Neonatal Brachial Plexus Palsy: Risk Factors and Its Prognostic Value
Date of submission: 28-01-2018 | Date of acceptance: 24-08-2018 | Published: 29-01-2019
Introduction: Neonatal brachial plexus palsy affects 0.7 to 5.8 per 1,000 newborns and is characterised by upper limb paresis detected in the immediate neonatal period. Shoulder dystocia, instrumental delivery and foetal macrosomia are well-known risk factors. Most neonatal brachial plexus palsy evolve favourably, while 3%-27% of newborns have sequelae.

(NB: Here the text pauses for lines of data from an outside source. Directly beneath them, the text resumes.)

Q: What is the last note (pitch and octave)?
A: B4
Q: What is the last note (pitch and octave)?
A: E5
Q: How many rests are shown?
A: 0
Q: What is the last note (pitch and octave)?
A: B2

Methods: A retrospective cross-sectional study was conducted to characterise neonatal brachial plexus palsy in the newborn population of a hospital with differentiated perinatal support and to assess the relationship between the risk factors and lesion prognosis. The authors reviewed the newborn medical records referred to the physical medicine and rehabilitation clinic between January 2006 and December 2016.
Results: During the study period, 137 cases of neonatal brachial plexus palsy were identified in 36,833 births, which translate into an incidence of 3.7/1,000 live births. Foetal macrosomia was found in 41% and shoulder dystocia in 40%. According to the Narakas classification, 58% were included in group I, 30% in group II, 9% in group III and 3% in group IV. The majority of patients were discharged without sequelae. Newborns with group II, III and IV lesions as well as macrosomic newborns were more likely to develop sequelae (p < 0.05). Shoulder dystocia and operative delivery did not present a statistically significant relationship with the prognosis of the lesion.
Discussion: The incidence of neonatal brachial plexus palsy in this population was similar to is described in other series. The relationship between macrosomia and neonatal brachial plexus palsy with sequelae found may be of importance in the attempt to prevent this lesion.